S&DS 411b, Selected Topics in Statistical Decision Theory Harrison Zhou
Review of recent developments in statistical decision theory including nonparametric estimation, high dimensional (non)linear estimation, low rank and sparse matrices estimation, covariance matrices estimation, graphical models, and network analysis. Prerequisite: S&DS 410.
* S&DS 425b, Statistical Case Studies Xiaofei Wang
Statistical analysis of a variety of statistical problems using real data. Emphasis on methods of choosing data, acquiring data, assessing data quality, and the issues posed by extremely large data sets. Extensive computations using R statistical software. Prerequisites: prior course work in probability and statistics, and a data analysis course at the level of STAT 361, 363, or 365 (or STAT 220, 230 if supported by other course work). QR
* S&DS 430a / AMTH 437a / ECON 413a / EENG 437a, Optimization Techniques Sekhar Tatikonda
Fundamental theory and algorithms of optimization, emphasizing convex optimization. The geometry of convex sets, basic convex analysis, the principle of optimality, duality. Numerical algorithms: steepest descent, Newton's method, interior point methods, dynamic programming, unimodal search. Applications from engineering and the sciences. Prerequisites: MATH 120 and 222, or equivalents. May not be taken after AMTH 237. QR
* S&DS 480a or b, Individual Studies Staff
Directed individual study for qualified students who wish to investigate an area of statistics not covered in regular courses. A student must be sponsored by a faculty member who sets the requirements and meets regularly with the student. Enrollment requires a written plan of study approved by the faculty adviser and the director of undergraduate studies.

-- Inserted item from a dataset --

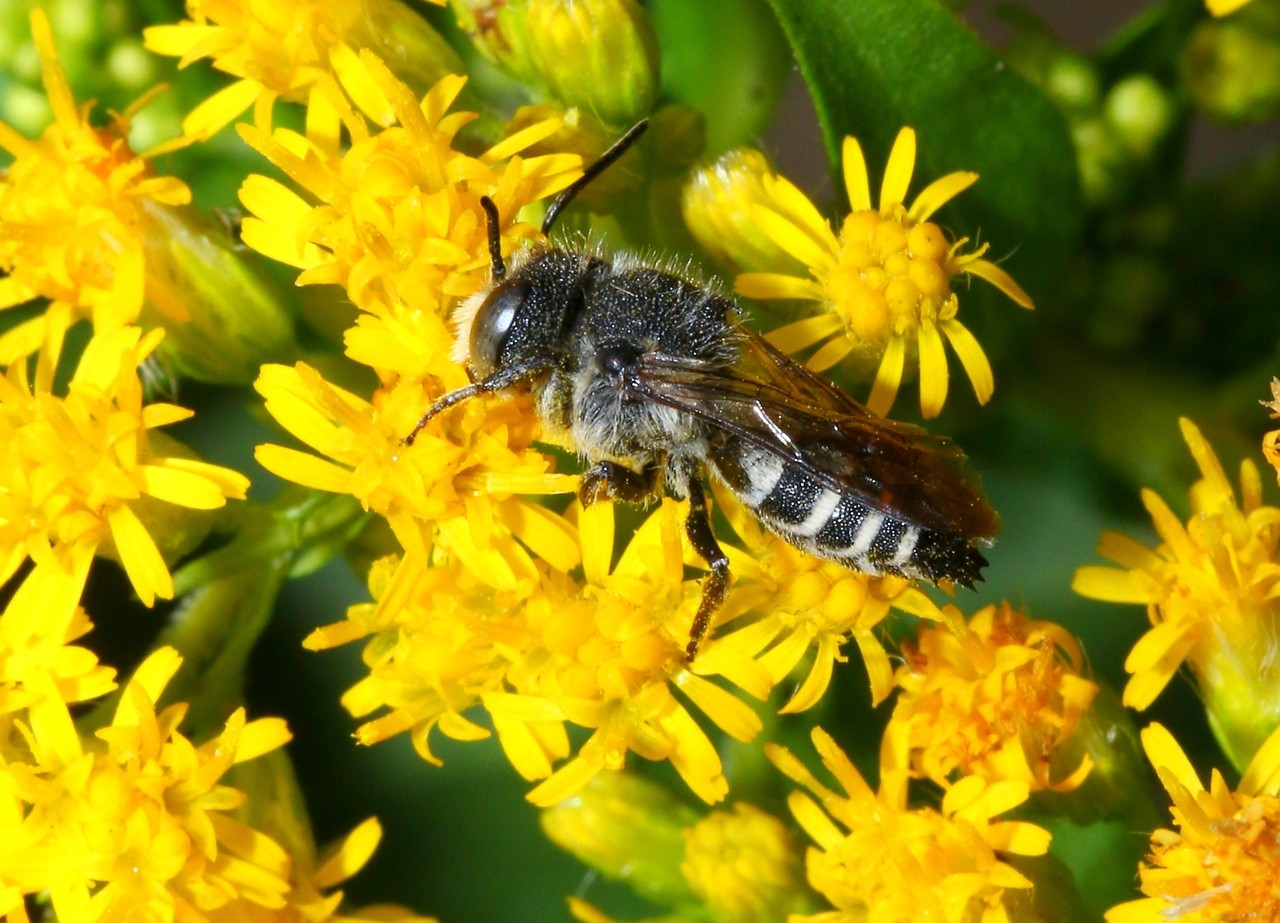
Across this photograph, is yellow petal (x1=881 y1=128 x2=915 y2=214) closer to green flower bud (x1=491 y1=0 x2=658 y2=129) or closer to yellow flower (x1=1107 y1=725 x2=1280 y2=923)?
green flower bud (x1=491 y1=0 x2=658 y2=129)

* S&DS 490b, Senior Seminar and Project Andrew Barron
Under the supervision of a member of the faculty, each student works on an independent project. Students participate in seminar meetings at which they speak on the progress of their projects.

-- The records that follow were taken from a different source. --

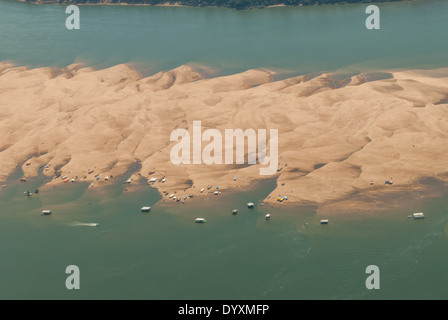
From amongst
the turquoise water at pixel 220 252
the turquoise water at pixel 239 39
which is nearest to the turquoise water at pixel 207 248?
the turquoise water at pixel 220 252

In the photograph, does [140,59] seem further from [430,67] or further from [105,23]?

S&DS 491a and S&DS 492b, Senior Project Sekhar Tatikonda
Individual research that fulfills the senior requirement. Requires a faculty adviser and DUS permission. The student must submit a written report about results of the project.
Graduate Courses of Particular Interest to Undergraduates
Courses in the Graduate School are open to qualified undergraduates. Descriptions of graduate courses in Statistics & Data Science are available on the departmental website. Permission of the instructor and of the director of graduate studies is required.